§ **Reading text**:
☆ ☆ ☆ ☆
Rabbi Sherman Weekly Torah Commentary October 21-October 22, 2022 (27 Tishrei 5783)

 October 21-22, 2022                                                                               Parashat Bereshit

27 Tishrei 5783                                                                                        Shabbat Mevarkhim haChodesh

On Simchat Torah, we completed our annual cycle of Torah reading and started over again. This Shabbat, we read from Parashat Bereshit, where we learn that we are created in the Divine image. Perhaps this helps us understand that we are all connected. We are reflections of the Divine and of each other.
☆ ☆ ☆ ☆
Records excerpted from a collection:
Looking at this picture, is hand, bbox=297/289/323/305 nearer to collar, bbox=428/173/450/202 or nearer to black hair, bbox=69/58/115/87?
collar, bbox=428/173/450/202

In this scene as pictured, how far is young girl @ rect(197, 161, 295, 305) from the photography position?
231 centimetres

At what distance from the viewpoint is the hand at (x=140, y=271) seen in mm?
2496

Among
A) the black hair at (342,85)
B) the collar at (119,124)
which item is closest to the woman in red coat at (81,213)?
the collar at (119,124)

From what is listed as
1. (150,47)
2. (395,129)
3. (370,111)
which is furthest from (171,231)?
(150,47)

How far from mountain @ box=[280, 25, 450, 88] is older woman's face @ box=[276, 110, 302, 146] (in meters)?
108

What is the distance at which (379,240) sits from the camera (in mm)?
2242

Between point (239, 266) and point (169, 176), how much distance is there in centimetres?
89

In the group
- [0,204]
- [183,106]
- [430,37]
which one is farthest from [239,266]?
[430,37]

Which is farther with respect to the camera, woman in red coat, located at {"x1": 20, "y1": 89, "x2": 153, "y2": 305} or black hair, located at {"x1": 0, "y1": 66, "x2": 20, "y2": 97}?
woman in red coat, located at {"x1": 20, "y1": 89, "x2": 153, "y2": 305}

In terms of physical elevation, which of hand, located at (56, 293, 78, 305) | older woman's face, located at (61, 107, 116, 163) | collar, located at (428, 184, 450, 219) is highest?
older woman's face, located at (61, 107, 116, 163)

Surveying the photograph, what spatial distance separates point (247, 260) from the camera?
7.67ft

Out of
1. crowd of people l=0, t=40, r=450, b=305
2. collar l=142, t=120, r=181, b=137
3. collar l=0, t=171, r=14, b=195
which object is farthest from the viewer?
☆ ☆ ☆ ☆
§ **Work to be completed**:
Write the next part of the Torah commentary on Parashat Bereshit, picking up after its final sentence.

§ **Written answer**:
We read in Genesis that Eve gave birth to Cain. The literal translation: “she continued to give birth” (Gen 4:2) implies that Cain was not made alone or separate; rather, he was a continuation or reflection of his brother. Of course, we know what happened. Cain killed his brother, Abel. Danny Maseng, Hazzan at Temple Israel of Hollywood, teaches that Cain’s real sin was that he saw himself as disconnected from his brother. He killed his brother Abel, but in the process, his own heart got broken. Maseng writes that we can feel Cain’s broken heart. When we see others suffering and think it has nothing to do with us, we still feel the pain.

The great Hasidic teacher known as the Kotzker Rebbe said: “If I am I because I am I, and you are you because you are you, then I am I and you are you. but if I am I because you are you, and you are you because I am I, then I am not I and you are not you.” This is linguistically confusing but strikingly powerful. If I stand alone and do not show concern for others, then I will be truly alone. But when I relate to and have empathy for another human being’s pain, that is how I express my humanness.

Perhaps we ought to look at others as though we are looking into a mirror. This might help us remember that we all were created in the image and the likeness of the Divine. Another’s pain is my pain.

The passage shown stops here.